▸ **任务 1**:
请将堆排序图解中以"大根堆与数组的关系"开头的段落压缩为一句话,保留其主要事实。

▸ **文档片段**:
-------
【图解】9张图彻底搞懂堆排序

戳蓝字“优快云云计算”关注我们哦!

作者 | CoderJed

责编 | 阿秃


1. 图示过程

大根堆的性质:

  1. 堆顶的数一定是所有元素的最大值

  2. 任何一颗子树的根元素一定是该子树的最大元素

  3. 某节点的左右叶子节点是无序的

大根堆与数组的关系:计算机中是没有堆或者树这种概念的,堆或者树需要使用基本的数据结构来实现,用数组表示一个大根堆的规律如下:

  1. 数组索引为 0 的位置存放堆顶的元素

  2. 数组索引为 i 的元素的左右叶子节点的索引是 2 * i + 1 和 2 * i + 2

  3. 数组索引为 i 的元素的父节点的下标索引为 (i - 1) / 2


(1) 堆排序整体流程

  1. 首先把数组中的 N 个数建成一个大小为 N 的大根堆

  1. 然后把堆顶的数和堆的最后一个数交换:

  1. 此时数组的最后一个值就是最大值

  1. 然后把推中的最后一个元素剔除,把剩余的元素再次调整为一个大根堆

  1. 然后把堆顶元素与最后一个元素交换位置

  1. 此时数组的倒数第二个元素就是数组中第二大的元素。

  1. 重复以上过程,当堆的大小为 1 的时候,数组就有序了。


(2) 堆化过程

将一个数组转化为一个大根堆的过程称为堆化,堆化的过程如下:

  1. 原数组对应的数结构为:

  1. 从第一个元素开始遍历,只要它的值比父节点大,就把它和父节点相互交换。
-------
▸ **数据部分**:
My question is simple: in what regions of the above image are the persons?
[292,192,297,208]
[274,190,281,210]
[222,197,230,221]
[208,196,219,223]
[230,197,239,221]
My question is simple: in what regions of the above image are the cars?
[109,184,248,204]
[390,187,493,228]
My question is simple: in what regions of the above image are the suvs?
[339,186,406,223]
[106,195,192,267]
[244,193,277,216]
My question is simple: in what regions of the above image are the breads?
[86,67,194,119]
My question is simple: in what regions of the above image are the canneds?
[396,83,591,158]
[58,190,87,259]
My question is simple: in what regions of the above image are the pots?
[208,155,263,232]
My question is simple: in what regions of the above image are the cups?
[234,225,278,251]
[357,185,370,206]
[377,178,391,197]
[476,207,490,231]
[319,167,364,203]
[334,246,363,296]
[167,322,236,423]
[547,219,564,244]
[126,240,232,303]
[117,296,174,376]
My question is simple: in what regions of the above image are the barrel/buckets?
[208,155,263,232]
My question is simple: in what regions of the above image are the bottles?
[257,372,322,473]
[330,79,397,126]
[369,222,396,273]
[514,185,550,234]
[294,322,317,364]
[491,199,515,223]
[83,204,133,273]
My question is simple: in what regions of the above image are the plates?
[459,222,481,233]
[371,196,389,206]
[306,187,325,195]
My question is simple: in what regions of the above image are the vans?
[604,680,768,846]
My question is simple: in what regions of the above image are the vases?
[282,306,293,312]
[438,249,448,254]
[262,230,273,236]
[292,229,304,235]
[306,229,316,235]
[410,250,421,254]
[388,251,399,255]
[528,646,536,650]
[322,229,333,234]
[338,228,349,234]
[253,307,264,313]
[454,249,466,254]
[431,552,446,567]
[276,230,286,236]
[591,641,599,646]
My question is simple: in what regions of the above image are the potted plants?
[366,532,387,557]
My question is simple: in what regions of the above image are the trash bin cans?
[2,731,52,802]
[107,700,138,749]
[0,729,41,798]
-------
▸ **任务 2**:
请照原样抄录上方数据中的若干行:从含有"are the vans?"的那一行起,一直到含有"[604,680,768,846]"的那一行止,首尾两行均包括在内。

▸ **答案 1**:
计算机中并无堆或树的概念,二者须借助基本数据结构来实现,大根堆可以用数组表示。

▸ **答案 2**:
My question is simple: in what regions of the above image are the vans?
[604,680,768,846]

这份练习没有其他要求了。